5. No Rights Granted. Nothing in this Agreement will be construed to grant any rights under any patent, copyright, or other right held now or hereafter by either party, nor shall this Agreement grant either party any rights in or to the other party’s Confidential Information. All materials (including, without limitation, documents, drawings, models, apparatus, sketches, designs, lists and all other tangible media of expression) furnished by each of the parties, as Disclosing Party, to the other party, as Recipient, shall remain the property of such Disclosing Party. Nothing in this Agreement will be construed as creating an obligation on the parties to enter into a future relationship with respect to the Confidential Information.
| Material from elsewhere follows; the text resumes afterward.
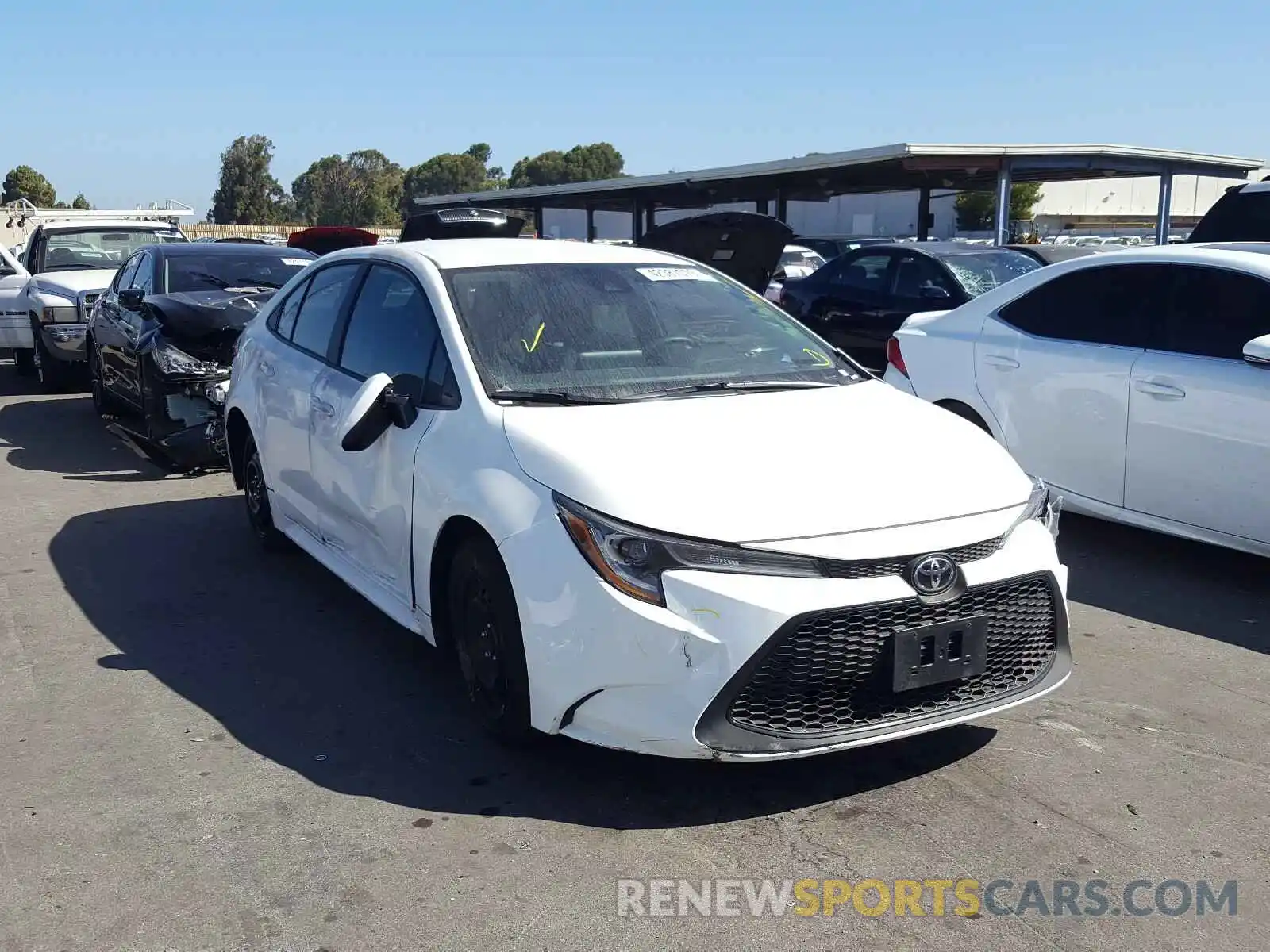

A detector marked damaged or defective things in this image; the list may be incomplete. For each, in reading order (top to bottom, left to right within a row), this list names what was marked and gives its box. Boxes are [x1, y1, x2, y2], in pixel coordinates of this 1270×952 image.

vehicle bumper damage [110, 286, 270, 473]
black damaged sedan [87, 241, 314, 473]
damaged car door [306, 263, 454, 606]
6. No Warranty. All confidential information is provided “AS IS” and without any warranty, express, implied or otherwise, regarding such confidential information’s accuracy or performance.
7. Term. This Agreement shall expire two (2) years after the Effective Date. The Recipient’s obligation under this Agreement to preserve the confidentiality of any and all of the Confidential Information disclosed to it by the Disclosing Party shall continue for period of five (5) years subsequent to expiration of this Agreement.
8. No Assignment. Neither party shall assign or transfer any rights or obligations under this Agreement without the prior written consent of the other party, which consent shall not be unreasonably withheld. This Agreement shall be binding upon and for the benefit of the undersigned parties, their successors and assigns.
9. No Waiver; Modification. Failure to enforce any provision of this Agreement by a party shall not constitute a waiver of any term hereof by such party. This Agreement may be amended or modified only by mutual agreement of authorized representatives of the parties in writing.
10. Governing Law; Jurisdiction. This Agreement shall be governed by the laws of the State of California, United States. The federal and state courts within the State of California shall have jurisdiction to adjudicate any dispute arising out of this Agreement, provided, for clarity, that the Disclosing Party may seeking injunctive relief in any court of competent jurisdiction to prevent any ongoing breach of this Agreement by the Recipient.
2
11. Remedies. A breach by either party of any of the promises or agreements contained herein may result in irreparable and continuing damage to the other party for which there may be no adequate remedy at law, and such other party shall be entitled to seek injunctive relief and/or a decree for specific performance, and such other relief as may be proper (including monetary damages if appropriate).
12. Entire Agreement. This Agreement constitutes the entire agreement with respect to the Confidential Information disclosed hereunder and supersedes all prior or contemporaneous oral or written agreements concerning such Confidential Information.